-- Start Task input --
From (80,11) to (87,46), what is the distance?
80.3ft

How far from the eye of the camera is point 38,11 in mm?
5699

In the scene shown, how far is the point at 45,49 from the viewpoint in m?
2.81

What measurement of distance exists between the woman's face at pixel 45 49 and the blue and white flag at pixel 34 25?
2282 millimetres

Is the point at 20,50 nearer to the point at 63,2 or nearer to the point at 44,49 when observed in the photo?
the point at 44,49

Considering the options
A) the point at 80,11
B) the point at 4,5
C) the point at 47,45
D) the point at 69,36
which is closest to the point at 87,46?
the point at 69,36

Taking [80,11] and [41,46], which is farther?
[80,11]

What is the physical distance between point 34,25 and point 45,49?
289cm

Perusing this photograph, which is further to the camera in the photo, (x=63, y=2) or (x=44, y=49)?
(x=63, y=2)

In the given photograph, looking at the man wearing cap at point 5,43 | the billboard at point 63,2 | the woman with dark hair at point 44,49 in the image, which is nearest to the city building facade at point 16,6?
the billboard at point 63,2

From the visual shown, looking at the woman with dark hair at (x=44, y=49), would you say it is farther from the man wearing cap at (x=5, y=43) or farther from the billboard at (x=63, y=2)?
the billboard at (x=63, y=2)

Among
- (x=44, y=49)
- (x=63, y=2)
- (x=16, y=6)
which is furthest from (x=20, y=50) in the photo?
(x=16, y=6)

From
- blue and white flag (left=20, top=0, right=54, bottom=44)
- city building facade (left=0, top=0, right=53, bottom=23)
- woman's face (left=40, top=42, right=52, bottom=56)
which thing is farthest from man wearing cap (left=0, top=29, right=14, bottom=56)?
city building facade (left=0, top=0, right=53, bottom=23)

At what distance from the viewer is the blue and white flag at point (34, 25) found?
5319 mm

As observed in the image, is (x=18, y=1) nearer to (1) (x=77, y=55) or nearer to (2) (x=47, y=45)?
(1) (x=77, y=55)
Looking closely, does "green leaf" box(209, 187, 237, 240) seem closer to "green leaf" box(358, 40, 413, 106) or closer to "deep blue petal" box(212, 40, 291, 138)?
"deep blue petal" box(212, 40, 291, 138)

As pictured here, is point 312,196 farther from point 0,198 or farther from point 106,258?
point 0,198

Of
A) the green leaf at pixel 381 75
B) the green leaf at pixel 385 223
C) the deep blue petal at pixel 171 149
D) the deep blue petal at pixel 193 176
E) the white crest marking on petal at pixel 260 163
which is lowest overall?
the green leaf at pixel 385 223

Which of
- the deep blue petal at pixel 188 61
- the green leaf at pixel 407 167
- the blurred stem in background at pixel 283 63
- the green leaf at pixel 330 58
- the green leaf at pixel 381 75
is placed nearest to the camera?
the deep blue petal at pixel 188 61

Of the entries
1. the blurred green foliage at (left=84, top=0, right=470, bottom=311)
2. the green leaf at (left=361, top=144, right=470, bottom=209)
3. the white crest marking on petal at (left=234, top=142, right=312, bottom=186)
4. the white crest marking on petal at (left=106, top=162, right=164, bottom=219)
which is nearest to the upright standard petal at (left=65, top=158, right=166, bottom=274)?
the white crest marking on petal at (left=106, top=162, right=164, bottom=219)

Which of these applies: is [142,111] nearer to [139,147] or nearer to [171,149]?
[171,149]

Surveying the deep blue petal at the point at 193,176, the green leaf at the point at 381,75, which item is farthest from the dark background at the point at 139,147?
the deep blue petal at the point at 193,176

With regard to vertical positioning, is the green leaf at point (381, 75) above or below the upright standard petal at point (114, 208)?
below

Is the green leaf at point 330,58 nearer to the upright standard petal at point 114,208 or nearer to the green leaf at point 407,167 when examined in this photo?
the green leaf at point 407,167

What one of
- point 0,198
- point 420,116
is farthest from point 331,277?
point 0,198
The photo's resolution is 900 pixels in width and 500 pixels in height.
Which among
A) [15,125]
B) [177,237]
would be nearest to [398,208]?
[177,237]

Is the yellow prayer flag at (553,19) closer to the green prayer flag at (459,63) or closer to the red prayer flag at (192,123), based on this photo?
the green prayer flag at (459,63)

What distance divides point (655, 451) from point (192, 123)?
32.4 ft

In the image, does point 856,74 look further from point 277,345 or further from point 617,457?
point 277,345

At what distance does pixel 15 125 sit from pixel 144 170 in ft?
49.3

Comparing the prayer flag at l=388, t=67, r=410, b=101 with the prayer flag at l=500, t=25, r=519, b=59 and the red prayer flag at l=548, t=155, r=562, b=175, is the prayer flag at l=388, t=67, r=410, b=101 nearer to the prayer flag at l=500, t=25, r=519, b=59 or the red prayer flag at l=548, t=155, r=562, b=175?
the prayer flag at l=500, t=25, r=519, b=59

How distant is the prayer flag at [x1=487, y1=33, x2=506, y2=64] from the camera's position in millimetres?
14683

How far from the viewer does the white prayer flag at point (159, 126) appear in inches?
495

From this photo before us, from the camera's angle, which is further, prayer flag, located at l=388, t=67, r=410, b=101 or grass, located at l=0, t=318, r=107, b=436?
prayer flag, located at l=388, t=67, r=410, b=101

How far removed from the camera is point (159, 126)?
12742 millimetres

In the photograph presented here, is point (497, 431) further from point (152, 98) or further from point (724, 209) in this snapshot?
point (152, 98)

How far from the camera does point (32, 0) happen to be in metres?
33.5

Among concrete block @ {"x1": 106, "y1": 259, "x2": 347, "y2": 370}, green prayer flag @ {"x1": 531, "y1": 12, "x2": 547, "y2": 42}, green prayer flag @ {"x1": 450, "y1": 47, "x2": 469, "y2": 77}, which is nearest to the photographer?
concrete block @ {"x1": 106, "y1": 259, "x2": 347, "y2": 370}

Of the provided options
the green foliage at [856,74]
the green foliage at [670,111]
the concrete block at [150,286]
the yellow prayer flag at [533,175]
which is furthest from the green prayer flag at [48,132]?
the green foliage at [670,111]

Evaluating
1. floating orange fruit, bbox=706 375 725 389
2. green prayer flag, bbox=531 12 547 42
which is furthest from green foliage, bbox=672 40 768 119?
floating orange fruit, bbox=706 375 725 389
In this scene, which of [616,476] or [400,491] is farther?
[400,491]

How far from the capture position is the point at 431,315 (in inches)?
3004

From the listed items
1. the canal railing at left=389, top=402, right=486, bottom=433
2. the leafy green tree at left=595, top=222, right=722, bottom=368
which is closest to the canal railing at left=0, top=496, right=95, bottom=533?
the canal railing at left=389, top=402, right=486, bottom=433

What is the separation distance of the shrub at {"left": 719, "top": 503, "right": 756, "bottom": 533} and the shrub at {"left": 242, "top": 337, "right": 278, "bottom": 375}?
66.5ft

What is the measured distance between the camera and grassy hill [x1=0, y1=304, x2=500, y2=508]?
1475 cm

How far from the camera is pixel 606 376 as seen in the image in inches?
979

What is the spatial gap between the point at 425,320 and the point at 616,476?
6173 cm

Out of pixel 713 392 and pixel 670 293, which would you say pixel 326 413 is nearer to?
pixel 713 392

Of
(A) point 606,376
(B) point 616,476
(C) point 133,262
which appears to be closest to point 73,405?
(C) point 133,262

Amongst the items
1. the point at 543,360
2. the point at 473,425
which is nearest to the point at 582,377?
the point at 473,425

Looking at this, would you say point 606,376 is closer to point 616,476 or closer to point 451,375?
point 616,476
-- End Task input --
▶ **Task**:
The lines to reproduce run from the line containing "What is the measured" to the end of the listing; write them out exactly and add nothing.

▶ **Solution to the exercise**:
What is the measured distance between the camera and grassy hill [x1=0, y1=304, x2=500, y2=508]?
1475 cm

How far from the camera is pixel 606 376 as seen in the image in inches?
979

What is the spatial gap between the point at 425,320 and the point at 616,476?
6173 cm

Out of pixel 713 392 and pixel 670 293, which would you say pixel 326 413 is nearer to?
pixel 713 392

Of
(A) point 606,376
(B) point 616,476
(C) point 133,262
which appears to be closest to point 73,405?
(C) point 133,262

Amongst the items
1. the point at 543,360
2. the point at 473,425
which is nearest to the point at 582,377?
the point at 473,425

Looking at this, would you say point 606,376 is closer to point 616,476 or closer to point 451,375?
point 616,476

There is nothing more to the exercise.